GA 5. Фридрих Ницше. Борец против своего времени (Штайнер) - страница 81

Так что для того, чтобы выразить мое отношение к Ницше, я также мог прибегнуть к тем словам, в которых он сам сформулировал свое отношение к Шопенгауэру{83}: «Я вхожу в число тех читателей Ницше, которые с первой же прочитанной его страницы со всей определенностью знают, что они прочитают каждую страницу, вышедшую из‑под его пера, прислушаются ко всякому его слову. Мое доверие к нему возникло сразу же… Я понимал его, словно он писал именно для меня: выражусь так, понятно, пускай даже мои слова прозвучат нескромно и глупо».

Короче говоря, прежде, чем я приступил к написанию этой книги, как‑то раз в Архиве Шиллера и Гёте появилась сестра Ницше, Элизабет Фёрстер–Ницше. Именно тогда она предпринимала первые шаги по учреждению архива Ницше и желала осведомиться, как устроен Архив Шиллера и Гёте. Вскоре после этого в Веймаре появился также и издатель трудов Ницше Фриц Кёгель, и мы познакомились.

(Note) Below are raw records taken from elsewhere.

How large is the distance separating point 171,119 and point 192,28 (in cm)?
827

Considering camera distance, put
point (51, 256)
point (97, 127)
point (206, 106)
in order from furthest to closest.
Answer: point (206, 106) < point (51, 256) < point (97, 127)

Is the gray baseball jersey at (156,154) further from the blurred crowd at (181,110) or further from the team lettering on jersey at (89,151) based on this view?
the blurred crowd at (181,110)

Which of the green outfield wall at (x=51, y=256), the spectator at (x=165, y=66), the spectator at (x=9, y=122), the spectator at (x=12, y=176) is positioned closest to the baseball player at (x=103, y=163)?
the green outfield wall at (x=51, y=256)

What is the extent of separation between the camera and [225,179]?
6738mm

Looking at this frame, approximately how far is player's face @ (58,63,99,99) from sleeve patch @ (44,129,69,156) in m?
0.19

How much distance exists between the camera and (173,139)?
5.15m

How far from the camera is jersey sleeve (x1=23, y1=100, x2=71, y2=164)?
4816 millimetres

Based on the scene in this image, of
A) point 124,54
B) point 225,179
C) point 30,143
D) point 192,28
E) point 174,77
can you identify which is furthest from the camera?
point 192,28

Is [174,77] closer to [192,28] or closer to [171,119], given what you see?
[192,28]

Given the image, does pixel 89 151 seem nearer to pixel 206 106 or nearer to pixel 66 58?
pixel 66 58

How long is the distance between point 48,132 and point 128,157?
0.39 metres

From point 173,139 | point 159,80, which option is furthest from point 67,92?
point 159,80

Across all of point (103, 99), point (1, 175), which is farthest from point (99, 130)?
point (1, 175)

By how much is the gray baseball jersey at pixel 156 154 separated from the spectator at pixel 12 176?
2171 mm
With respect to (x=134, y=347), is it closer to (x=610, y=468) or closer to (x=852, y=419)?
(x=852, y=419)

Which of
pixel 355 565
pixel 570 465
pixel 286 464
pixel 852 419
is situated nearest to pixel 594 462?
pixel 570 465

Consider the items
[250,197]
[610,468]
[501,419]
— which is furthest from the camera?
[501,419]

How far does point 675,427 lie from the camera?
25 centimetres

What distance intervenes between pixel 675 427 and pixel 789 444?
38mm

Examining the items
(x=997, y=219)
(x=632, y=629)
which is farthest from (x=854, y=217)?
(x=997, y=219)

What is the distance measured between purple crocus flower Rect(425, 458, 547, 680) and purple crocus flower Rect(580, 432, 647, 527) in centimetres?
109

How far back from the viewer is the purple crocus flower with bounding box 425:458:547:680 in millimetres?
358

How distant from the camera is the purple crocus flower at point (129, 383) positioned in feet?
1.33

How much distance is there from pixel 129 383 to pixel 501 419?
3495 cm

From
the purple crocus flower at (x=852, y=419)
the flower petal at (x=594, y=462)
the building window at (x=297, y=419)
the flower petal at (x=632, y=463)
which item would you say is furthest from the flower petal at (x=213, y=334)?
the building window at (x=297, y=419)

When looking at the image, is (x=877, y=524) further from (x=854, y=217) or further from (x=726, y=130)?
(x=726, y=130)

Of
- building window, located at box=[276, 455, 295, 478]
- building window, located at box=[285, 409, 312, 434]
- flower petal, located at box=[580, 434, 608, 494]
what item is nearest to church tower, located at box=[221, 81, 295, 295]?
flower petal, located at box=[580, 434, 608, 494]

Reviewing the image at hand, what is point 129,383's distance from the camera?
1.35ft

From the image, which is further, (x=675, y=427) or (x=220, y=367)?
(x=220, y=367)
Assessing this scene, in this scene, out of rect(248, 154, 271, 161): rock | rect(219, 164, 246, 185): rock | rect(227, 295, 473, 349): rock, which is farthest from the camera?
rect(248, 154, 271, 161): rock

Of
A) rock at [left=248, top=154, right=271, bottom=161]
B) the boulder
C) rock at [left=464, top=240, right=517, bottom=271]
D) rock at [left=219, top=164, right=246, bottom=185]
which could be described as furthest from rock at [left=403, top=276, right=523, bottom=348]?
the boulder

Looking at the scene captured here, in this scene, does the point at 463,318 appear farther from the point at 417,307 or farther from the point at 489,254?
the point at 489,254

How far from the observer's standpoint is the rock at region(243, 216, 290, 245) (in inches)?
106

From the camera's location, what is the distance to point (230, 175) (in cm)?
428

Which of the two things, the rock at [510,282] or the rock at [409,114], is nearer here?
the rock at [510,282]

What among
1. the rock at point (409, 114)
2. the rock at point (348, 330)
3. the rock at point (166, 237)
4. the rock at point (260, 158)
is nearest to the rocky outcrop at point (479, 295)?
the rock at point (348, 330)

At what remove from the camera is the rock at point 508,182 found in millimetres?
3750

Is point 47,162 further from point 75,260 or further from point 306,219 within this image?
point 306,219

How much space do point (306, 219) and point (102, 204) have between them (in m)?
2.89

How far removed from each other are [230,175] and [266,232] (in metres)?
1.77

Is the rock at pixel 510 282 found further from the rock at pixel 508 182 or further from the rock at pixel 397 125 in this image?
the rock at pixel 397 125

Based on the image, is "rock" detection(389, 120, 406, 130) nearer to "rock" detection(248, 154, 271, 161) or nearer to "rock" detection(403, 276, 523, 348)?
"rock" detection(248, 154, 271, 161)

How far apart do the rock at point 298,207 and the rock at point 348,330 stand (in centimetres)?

Позднее у меня произошел тяжелейший конфликт с г–жой Элизабет Фёрстер–Ницше. Но тогда ее живой, обаятельный характер вызвал у меня глубочайшую симпатию. Конфликт доставил мне невыразимые страдания; к нему повела довольно запутанная ситуация; я был вынужден защищаться от обвинений; мне известно, что все это было нужно затем, чтобы вследствие этого чудные часы, проведенные мной в Архиве Ницше в Наумбурге и Веймаре, оказались в моей памяти подернуты покрывалом горечи. И все же я благодарен г–же Фёрстер–Ницше за то, что в первый мой визит к ней (из многих, которые мне представилась возможность ей нанести) она ввела меня в комнату Фридриха Ницше. Поврежденный в рассудке лежал здесь на кушетке — в глаза бросался его прекрасный лоб, лоб одновременно художника и мыслителя. То были первые послеполуденные часы. Эти глаза, которые при нынешней притушенности все еще создавали впечатление одухотворенности, были способны лишь сделать снимок окружающей обстановки, но доступа к его душе снимок этот более не имел. Можно было стоять здесь же, а Ницше ничего о том не ведал. И все же при взгляде на одухотворенный облик можно было подумать, что перед тобой внешнее выражение души, погруженной в раздумья на протяжении всей первой половины дня, а теперь собравшейся сколько‑то отдохнуть. Внутреннее потрясение, охватившее мою душу, должно было означать, что оно перетекает в понимание гения, взгляд которого был направлен на меня, однако меня не замечал. Пассивность этого взгляда, долгое время сохранявшего неподвижность, вела к пониманию своего собственного взгляда, принуждавшего действовать душевную энергию глаза в условиях, когда на глаза ничего не попадалось.